Introduction to our Data Analysis

When we first started our data analysis, as a group, we were primarily interested in humanitarian data such as population, mortality rate, air quality, water quality, and more. Understanding the interactions between these variables and how one affects the other is essentially what motivated our data analysis. As we continued on with our exploratory data analysis, we were able to narrow down the variables that we wanted to work with as initially, we had a wide range of choices for the data sets that we wanted to work with since we first took a look at all the data sets available on the UN Habitat. We also decided to include another data set – aid disbursements per country – after looking through the number of available data we could work with. We realized that we could build a model relating aid disbursements to the variables that measure quality of life from the initial sets that we were working with.

After having done several exploratory data analysis and cleaning the data through the blog posts, we decided that we would build our final model on the basis of aid disbursement, air quality, population, and several variables that measure quality of life through basic services such as sanitation access, drinking access, improved sanitation, hand washing, improved water quality, and living area.

The main relationship that we are interested in is whether or not aid disbursements have an impact on the variables that were listed above. Theoretically, aid is given to a country in order to improve its quality of life and so we are investigating whether or not the aid is actually doing its job. This leads to the main question we are interested in – What determines how much aid a country gets? Does the amount of aid, over time, correlate with improvements in a country’s quality of life (i.e. does it work?)? However, it is important to note that there are a lot of factors that one would need to control in order to understand the sole impacts of aid and how the money is being put to use since there exists various external factors that may impact it as well.

Breadth of Data Analysis

In order to better understand the primary relationship that we have proposed in our data analysis, we’ve built our final interactive tool with the consideration of the variables that we have mentioned above. Although we explore several different relationships in our exploratory data analysis, in order to better decipher and make sense of the data, we have broken down the interactive to focus on the following relationships:

  1. Relationship between aid disbursement and population per sub region or region.
    This relationship can also be specified to look at total population, urban population, percent of urban population and percent of slum population of a region or sub region.
  2. Aid disbursement throughout the years
    This relationship is also broken down into total aid over the years and aid by % GNI over the years, and can be specified further into total aid per year, aid received by a region per year, and aid received by a sub region per year.
  3. Relationship between aid disbursement and air quality This relationship is also broken down into total aid and aid by % GNI plotted against air quality.
  4. Relationship between aid and Basic Services This plot demonstrates the relationship between these services (sanitation & drinking access, improved sanitation, hand washing, improved water, and living area) over the years, plotted against aid disbursement as a percentage of GNI and also total disbursement.

Depth of Data Analysis

To answer the questions that we have presented as the highlight of our data analysis, we take into consideration the effects that our independent variables have on the response variable that we have chosen both as a whole, and respectively (per variable). We do this to gain not only a better understanding, but also a more accurate one, of the impacts that the amount of aid has on a region and basically, its real life implications. Moreover, we also include a regression model of respective variables in our final interactive in order for those who have a deeper knowledge in statistical to understand the significance of our model and to confirm whether or not aid has an impact on each of the variables that contribute to a (sub)region’s quality of life.

#### [Activity]
Reproduce the passage of the text on aid and quality of life between "1. Relationship between" and "or sub region.", inclusive. Rely only on the text about aid and quality of life when working through the items.

#### [Material supplied]
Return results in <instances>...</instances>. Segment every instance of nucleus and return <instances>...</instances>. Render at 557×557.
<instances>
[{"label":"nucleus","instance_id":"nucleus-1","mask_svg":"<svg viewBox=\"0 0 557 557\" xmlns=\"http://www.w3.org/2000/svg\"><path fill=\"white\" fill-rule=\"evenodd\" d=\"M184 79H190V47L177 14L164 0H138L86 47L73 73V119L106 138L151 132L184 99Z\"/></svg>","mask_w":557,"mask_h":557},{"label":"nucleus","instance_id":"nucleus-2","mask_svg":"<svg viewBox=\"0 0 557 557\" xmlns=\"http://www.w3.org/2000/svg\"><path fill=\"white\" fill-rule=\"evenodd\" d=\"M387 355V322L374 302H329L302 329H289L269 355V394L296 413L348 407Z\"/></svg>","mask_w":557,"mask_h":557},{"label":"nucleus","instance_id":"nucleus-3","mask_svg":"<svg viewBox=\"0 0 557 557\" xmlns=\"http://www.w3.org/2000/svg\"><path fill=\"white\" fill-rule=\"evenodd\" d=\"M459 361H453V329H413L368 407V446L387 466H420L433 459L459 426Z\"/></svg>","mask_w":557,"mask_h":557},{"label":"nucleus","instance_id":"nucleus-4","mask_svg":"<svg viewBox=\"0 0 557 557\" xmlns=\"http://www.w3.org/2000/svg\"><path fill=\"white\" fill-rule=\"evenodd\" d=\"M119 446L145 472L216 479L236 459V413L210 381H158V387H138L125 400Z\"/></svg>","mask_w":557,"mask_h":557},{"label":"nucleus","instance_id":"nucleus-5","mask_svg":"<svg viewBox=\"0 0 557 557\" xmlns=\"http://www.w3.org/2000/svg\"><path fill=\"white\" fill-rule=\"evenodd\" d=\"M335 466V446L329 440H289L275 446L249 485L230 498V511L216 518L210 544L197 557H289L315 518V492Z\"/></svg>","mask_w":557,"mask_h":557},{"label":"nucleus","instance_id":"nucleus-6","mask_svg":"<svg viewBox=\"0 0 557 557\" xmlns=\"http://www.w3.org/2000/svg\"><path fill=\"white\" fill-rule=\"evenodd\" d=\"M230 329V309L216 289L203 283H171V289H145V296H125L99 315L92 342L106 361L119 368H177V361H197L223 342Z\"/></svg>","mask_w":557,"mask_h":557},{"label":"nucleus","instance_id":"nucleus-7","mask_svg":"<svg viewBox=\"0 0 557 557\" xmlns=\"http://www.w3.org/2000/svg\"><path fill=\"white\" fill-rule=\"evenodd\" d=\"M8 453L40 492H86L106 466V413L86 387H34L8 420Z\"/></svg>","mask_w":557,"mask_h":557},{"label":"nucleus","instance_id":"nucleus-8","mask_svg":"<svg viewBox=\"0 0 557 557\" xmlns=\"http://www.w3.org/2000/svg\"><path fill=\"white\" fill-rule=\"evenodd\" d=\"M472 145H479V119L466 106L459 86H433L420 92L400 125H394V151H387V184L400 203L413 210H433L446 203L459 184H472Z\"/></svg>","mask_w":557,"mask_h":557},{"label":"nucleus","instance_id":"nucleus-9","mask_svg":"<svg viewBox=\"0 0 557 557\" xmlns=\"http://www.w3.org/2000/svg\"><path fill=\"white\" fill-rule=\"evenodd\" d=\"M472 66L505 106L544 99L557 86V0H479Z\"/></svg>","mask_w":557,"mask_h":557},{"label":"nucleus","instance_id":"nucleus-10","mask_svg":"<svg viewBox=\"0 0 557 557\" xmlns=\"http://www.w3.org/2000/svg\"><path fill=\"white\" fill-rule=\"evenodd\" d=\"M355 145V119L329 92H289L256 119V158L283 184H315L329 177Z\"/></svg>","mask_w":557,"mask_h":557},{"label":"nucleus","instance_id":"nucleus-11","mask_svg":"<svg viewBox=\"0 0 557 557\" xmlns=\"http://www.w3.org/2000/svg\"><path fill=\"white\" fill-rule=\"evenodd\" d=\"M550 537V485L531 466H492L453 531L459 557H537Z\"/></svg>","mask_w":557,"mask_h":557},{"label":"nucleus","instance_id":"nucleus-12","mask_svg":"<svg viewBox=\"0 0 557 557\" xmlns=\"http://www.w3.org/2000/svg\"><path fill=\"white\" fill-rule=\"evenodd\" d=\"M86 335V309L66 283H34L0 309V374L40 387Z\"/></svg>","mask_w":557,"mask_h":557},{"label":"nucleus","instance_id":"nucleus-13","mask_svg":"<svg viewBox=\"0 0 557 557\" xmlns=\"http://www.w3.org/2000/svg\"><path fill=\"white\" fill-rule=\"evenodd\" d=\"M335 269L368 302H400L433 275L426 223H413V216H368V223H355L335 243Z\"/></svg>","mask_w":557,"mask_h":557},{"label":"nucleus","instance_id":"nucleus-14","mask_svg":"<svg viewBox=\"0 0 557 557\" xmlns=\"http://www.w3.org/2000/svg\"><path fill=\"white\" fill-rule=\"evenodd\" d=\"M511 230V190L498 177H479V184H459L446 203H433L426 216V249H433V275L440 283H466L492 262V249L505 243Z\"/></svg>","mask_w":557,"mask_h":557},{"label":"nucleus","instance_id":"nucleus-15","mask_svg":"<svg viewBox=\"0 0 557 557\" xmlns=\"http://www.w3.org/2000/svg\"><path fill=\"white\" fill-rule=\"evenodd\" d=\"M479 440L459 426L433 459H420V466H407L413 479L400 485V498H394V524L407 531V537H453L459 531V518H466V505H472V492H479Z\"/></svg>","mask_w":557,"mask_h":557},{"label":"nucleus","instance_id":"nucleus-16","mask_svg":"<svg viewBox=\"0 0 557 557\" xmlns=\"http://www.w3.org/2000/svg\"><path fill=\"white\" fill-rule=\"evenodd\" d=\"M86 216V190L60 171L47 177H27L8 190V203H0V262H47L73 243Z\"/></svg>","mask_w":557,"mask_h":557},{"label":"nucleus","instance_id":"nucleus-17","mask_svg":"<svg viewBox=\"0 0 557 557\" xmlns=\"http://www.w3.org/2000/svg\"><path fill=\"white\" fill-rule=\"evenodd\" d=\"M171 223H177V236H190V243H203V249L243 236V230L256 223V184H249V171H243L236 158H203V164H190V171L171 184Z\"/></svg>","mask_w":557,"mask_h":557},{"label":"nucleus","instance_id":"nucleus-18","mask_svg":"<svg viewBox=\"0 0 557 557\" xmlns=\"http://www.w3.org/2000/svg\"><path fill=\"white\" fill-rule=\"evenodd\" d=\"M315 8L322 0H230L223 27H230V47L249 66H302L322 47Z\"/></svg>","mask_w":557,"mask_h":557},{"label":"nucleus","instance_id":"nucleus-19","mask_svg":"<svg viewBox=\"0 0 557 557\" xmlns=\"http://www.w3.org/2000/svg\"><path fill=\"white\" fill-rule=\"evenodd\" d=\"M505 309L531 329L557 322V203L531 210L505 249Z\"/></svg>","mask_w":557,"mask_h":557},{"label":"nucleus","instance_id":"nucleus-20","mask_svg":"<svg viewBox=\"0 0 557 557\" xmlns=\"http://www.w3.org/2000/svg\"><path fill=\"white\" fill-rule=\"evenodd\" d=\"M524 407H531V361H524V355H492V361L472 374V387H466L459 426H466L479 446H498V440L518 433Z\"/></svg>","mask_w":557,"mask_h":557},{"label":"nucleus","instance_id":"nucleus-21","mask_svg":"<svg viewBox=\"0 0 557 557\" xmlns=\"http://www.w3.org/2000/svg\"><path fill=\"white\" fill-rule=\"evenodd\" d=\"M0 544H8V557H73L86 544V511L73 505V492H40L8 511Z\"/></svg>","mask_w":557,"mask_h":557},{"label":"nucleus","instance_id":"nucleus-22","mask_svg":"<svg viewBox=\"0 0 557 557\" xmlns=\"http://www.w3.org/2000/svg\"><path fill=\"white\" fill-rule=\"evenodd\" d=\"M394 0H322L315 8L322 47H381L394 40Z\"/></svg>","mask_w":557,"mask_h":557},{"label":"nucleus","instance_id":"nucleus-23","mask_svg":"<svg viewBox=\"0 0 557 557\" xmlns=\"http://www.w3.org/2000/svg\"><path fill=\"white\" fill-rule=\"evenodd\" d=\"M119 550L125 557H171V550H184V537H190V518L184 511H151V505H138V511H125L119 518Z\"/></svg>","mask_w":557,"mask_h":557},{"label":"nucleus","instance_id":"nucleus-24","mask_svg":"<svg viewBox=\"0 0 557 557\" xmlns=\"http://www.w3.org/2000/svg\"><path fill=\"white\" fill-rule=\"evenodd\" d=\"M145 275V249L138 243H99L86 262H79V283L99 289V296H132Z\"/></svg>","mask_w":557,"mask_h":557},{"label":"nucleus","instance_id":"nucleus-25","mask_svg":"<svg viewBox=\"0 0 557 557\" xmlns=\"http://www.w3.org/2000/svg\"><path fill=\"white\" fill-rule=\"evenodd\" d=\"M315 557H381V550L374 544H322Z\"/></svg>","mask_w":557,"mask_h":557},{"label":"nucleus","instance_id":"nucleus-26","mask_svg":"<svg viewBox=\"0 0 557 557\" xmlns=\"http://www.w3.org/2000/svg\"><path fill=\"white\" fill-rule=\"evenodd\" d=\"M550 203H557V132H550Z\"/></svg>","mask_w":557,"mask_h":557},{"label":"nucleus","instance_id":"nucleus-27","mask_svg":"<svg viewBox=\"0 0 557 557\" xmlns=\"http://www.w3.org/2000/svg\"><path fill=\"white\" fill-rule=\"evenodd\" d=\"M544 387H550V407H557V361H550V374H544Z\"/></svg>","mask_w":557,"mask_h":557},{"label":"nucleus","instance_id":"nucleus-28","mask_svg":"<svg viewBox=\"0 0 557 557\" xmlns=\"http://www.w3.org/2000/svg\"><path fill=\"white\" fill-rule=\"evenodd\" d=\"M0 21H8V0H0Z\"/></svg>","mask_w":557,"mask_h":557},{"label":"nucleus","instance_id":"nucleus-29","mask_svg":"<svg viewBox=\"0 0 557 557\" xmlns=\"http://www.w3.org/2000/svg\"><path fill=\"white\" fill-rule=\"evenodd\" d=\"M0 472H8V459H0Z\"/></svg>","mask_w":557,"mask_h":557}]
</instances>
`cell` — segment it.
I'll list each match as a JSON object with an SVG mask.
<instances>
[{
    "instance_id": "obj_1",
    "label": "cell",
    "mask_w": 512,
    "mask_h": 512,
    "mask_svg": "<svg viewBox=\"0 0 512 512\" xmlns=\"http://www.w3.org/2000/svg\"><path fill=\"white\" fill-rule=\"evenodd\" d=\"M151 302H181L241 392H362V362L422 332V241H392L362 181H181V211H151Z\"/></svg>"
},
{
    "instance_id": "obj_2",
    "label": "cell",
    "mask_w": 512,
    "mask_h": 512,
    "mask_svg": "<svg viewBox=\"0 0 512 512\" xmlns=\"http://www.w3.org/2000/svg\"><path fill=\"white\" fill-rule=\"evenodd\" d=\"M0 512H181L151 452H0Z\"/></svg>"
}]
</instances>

#### [Response for this exercise]
1. Relationship between aid disbursement and population per sub region or region.
    This relationship can also be specified to look at total population, urban population, percent of urban population and percent of slum population of a region or sub region.